I like to think he’d meant it as an apology, although probably it had just slipped out on accident. It didn’t really matter though. He’d done something half decent to me. And for someone who’s been trodden on the way I have, sometimes half decent is enough.
“So, how have you been doing?” I asked. I’m not totally sure why I kept on talking to him, it just seemed natural.
“Fine, I guess.” His voice was tinged with confusion.
"Are you still dating Monica?” I figured I might as well get to the meat of it.
“I don’t know.”
“You don’t know?”
“We haven’t seen each other in a few months, so I’m not sure. It doesn’t really matter though, does it?”
It doesn’t really matter, though, does it?
It does, you asshole!
Still, I’m not sure if I can blame him.
He ate his ate his food quickly enough. Maybe he was just super hungry, maybe he really wanted to leave.

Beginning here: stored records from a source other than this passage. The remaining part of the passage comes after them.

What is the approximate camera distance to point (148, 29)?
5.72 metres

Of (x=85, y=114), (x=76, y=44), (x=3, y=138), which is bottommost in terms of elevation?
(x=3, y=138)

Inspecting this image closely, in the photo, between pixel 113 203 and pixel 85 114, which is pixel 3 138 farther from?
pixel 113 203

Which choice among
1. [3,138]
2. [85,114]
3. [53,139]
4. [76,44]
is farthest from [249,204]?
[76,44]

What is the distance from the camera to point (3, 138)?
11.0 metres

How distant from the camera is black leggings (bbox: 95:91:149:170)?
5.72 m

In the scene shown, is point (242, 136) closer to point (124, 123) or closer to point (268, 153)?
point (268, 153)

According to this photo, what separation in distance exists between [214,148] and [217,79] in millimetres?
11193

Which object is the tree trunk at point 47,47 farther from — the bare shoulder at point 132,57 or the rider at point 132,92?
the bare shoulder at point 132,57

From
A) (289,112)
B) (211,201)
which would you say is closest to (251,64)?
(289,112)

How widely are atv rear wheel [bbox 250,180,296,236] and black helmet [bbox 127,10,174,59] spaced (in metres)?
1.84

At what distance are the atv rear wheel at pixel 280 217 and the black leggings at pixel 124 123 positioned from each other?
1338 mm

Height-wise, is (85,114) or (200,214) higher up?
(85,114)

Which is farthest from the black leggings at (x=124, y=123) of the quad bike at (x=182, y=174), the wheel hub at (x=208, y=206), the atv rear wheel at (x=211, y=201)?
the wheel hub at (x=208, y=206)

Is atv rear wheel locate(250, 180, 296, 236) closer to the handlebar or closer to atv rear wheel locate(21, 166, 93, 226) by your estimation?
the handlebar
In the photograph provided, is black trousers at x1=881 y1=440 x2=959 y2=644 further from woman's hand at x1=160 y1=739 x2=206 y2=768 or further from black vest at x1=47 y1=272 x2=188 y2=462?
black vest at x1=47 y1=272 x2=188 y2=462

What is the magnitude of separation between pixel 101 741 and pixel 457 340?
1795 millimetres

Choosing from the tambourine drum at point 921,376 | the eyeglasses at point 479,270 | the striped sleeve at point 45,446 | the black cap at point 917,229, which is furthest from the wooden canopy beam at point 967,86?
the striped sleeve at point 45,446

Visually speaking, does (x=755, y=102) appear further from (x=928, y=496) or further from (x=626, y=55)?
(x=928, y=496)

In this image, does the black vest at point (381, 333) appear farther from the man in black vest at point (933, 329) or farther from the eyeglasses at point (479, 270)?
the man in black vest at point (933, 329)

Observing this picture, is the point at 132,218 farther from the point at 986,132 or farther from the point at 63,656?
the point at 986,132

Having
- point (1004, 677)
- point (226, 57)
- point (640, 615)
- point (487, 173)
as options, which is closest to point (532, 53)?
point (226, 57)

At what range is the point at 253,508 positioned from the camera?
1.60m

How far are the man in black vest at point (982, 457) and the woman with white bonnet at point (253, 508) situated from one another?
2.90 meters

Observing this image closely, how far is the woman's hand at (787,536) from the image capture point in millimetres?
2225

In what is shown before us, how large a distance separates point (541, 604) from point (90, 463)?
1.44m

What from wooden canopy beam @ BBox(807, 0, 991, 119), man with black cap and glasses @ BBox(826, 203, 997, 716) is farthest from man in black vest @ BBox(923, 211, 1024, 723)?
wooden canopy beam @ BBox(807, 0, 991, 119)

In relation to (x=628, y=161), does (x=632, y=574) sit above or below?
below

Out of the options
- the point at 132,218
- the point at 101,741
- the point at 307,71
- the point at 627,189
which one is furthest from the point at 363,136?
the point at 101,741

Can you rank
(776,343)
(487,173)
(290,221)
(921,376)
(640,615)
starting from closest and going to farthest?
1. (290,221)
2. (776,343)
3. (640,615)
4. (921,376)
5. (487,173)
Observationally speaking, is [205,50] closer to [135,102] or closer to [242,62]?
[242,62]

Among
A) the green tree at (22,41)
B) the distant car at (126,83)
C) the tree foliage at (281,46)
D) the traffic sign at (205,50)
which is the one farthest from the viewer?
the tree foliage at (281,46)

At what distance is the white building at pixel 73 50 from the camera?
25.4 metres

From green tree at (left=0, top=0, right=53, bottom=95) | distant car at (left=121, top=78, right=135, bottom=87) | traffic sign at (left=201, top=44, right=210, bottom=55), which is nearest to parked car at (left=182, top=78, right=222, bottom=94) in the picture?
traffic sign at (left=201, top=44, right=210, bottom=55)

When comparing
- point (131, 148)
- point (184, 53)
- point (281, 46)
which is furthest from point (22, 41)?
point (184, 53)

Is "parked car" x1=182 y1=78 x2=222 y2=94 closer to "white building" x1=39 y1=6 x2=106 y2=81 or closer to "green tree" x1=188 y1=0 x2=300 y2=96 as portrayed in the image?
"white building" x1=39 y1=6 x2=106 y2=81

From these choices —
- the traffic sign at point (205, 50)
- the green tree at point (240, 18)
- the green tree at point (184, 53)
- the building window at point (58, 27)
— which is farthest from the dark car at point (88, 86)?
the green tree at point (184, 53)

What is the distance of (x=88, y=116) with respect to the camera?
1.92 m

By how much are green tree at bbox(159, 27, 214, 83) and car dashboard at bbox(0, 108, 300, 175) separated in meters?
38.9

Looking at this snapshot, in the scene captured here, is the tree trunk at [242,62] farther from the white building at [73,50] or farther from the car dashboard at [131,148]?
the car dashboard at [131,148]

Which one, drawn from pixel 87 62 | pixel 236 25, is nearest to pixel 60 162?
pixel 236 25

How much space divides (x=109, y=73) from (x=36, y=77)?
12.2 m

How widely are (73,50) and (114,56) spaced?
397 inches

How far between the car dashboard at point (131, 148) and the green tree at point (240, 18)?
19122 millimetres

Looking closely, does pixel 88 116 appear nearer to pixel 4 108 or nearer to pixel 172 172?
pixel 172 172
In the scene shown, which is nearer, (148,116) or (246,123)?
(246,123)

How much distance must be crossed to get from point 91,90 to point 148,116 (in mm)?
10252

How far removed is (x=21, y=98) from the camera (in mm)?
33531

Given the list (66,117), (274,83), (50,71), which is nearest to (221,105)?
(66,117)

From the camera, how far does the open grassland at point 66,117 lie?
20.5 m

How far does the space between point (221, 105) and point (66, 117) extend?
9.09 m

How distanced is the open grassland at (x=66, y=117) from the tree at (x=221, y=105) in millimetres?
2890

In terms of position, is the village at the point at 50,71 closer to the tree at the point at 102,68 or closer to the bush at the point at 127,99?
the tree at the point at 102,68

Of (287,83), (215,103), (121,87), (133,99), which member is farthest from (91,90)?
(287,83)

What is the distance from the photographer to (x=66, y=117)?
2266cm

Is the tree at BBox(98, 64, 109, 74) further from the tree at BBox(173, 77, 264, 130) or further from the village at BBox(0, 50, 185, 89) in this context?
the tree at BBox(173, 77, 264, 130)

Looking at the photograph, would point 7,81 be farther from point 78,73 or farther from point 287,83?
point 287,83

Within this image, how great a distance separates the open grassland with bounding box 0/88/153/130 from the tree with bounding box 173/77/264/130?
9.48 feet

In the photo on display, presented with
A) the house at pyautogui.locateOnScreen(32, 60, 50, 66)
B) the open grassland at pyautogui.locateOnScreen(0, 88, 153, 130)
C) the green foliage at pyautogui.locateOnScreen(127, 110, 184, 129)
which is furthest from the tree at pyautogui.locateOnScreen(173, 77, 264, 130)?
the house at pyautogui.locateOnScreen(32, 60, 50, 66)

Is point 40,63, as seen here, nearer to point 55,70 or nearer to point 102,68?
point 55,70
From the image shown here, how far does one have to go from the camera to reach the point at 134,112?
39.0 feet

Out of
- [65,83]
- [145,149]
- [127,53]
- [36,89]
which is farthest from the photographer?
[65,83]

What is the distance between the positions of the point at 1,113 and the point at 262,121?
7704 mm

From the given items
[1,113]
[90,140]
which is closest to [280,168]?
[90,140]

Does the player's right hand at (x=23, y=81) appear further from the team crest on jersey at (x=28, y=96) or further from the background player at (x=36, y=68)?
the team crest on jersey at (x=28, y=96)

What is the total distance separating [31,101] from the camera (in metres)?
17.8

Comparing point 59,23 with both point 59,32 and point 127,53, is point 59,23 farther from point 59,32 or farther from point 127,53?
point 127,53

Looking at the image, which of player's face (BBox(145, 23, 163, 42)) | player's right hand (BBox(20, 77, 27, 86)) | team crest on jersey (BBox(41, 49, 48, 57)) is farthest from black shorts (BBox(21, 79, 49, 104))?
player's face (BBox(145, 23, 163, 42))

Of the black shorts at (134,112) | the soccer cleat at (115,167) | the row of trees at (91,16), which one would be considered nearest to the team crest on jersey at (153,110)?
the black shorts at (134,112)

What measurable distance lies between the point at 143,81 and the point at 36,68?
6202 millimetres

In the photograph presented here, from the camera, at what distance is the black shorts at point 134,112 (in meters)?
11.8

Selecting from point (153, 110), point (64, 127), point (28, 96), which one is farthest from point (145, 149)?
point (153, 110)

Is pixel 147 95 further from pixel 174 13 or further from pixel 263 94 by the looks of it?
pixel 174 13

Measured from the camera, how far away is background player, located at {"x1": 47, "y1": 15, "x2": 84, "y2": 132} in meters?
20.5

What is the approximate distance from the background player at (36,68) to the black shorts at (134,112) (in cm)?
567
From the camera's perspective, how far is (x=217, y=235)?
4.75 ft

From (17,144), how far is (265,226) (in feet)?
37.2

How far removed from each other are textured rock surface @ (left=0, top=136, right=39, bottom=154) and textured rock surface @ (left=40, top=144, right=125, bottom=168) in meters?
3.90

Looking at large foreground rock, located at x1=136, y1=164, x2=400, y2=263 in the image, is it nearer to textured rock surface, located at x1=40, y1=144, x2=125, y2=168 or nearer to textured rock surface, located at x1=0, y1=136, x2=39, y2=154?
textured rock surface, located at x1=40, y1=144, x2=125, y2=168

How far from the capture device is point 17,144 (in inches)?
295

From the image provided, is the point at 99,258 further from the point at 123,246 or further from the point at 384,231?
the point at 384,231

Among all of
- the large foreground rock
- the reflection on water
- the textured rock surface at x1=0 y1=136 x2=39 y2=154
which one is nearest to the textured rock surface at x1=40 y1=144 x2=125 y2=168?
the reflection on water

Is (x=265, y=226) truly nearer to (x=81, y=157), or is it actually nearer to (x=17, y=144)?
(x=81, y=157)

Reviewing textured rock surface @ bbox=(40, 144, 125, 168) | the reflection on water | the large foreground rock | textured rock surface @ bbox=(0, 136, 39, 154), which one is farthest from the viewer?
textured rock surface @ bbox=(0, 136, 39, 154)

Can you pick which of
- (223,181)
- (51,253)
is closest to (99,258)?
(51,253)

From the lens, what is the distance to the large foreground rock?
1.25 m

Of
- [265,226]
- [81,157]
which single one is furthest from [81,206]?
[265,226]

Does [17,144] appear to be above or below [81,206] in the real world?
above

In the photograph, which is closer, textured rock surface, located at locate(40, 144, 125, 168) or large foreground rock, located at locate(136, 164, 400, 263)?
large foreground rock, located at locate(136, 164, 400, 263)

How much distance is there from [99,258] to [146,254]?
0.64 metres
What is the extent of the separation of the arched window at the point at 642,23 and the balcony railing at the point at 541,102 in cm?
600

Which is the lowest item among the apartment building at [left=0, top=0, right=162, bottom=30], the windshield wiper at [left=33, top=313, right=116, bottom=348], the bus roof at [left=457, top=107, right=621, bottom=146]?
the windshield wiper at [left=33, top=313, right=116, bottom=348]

As he moved towards the exit he placed his empty dish in the tray above the trashcan and threw his wadded napkin into it. I realized, watching his girlishly thin legs strut out the door, that that was really the heart of the matter. That he could afford to throw away his sour memories and casual relationships. To him, it was all just stupid high school drama. Maybe he’d try to see things from my perspective when he looked back on this years from now, but that’s the best he could do: to try. He’d never have to deal with the waste, he’d never have to go through life with a mismatched body and mind. But the least he could do was try.
"Bye,” I said as he was about to leave.
“Good luck,” he said in response.
I watched him vanish into the distance through the newly-installed plate glass window. He was walking on that ugly concrete bridge over the railroad tracks. There was a noisy, slow moving, incredibly long train covered with angry bright graffiti passing beneath. And then another little parallel came to me. Our history together wasn’t water under a bridge, it was more like that train. It was substantial, it was ugly, but given time maybe it will pass.